_WHAT THE TASK ASKS_
Print everything in the listing from the line containing "In relation to" down to the line containing "point 275,1332 <", including both of those lines, with every character unchanged.

[Spatial reasoning dataset excerpts]
- - - - - - -

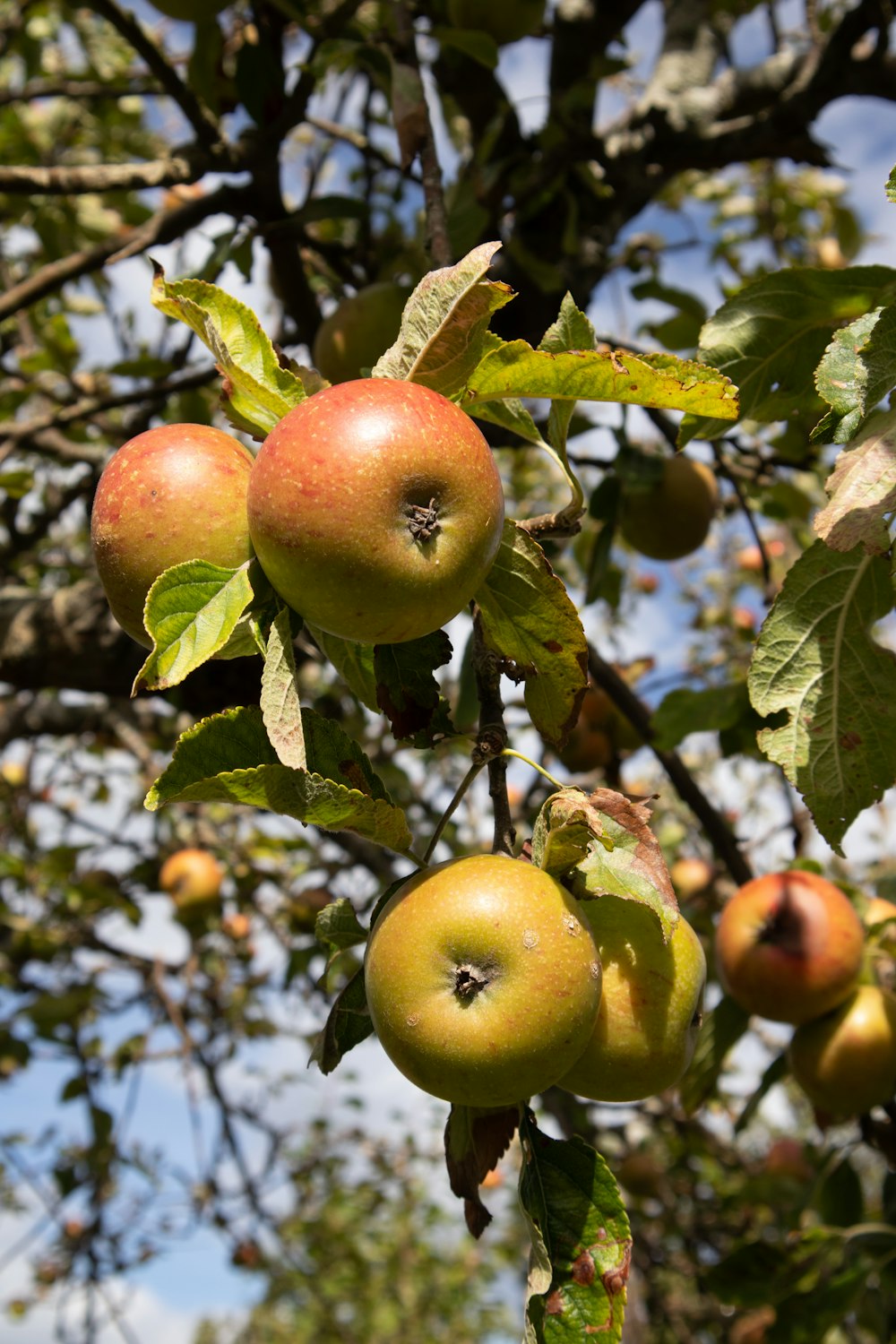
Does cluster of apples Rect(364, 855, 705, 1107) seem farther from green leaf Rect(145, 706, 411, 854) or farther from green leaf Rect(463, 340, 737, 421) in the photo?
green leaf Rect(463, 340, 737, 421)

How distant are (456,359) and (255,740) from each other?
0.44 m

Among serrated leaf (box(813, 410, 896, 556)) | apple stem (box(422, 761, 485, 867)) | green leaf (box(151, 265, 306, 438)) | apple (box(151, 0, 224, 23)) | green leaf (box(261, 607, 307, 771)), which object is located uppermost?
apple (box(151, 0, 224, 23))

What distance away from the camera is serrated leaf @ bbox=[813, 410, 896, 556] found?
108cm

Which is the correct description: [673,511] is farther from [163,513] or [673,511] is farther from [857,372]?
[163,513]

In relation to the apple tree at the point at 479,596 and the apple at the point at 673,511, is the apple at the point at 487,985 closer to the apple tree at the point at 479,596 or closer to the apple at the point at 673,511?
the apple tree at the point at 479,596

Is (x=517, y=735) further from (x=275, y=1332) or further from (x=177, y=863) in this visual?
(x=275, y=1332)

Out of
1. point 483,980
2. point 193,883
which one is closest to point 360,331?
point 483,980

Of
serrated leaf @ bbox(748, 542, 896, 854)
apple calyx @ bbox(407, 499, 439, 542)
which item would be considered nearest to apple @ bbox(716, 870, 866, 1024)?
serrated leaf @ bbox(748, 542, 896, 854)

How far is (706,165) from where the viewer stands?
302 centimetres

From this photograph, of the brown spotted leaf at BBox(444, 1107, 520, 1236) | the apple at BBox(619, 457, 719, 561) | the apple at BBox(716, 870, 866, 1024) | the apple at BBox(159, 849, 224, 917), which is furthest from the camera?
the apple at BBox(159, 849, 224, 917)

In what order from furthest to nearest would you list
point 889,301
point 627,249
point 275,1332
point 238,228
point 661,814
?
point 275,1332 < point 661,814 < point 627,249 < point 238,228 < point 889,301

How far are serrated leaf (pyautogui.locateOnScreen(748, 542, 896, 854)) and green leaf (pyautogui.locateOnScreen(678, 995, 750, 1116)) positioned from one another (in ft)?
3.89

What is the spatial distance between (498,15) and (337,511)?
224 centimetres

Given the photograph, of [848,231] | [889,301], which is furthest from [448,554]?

- - - - - - -

_RESULT OF THE TASK_
In relation to the apple tree at the point at 479,596 and the apple at the point at 673,511, is the apple at the point at 487,985 closer to the apple tree at the point at 479,596 or closer to the apple at the point at 673,511?
the apple tree at the point at 479,596

Is (x=517, y=735) further from (x=275, y=1332) or further from (x=177, y=863) in this visual?
(x=275, y=1332)

Out of
1. point 483,980
2. point 193,883
which one is closest to point 360,331?
point 483,980

Of
serrated leaf @ bbox(748, 542, 896, 854)
apple calyx @ bbox(407, 499, 439, 542)
which item would be considered nearest to apple @ bbox(716, 870, 866, 1024)?
serrated leaf @ bbox(748, 542, 896, 854)

How far is (706,165) from where the viewer stands?
302 centimetres

From this photograph, of the brown spotted leaf at BBox(444, 1107, 520, 1236) | the apple at BBox(619, 457, 719, 561) | the apple at BBox(716, 870, 866, 1024) | the apple at BBox(159, 849, 224, 917), which is furthest from the camera?
the apple at BBox(159, 849, 224, 917)

In what order from furthest to nearest would you list
point 889,301
point 627,249
point 275,1332
point 238,228
point 661,814
?
point 275,1332 < point 661,814 < point 627,249 < point 238,228 < point 889,301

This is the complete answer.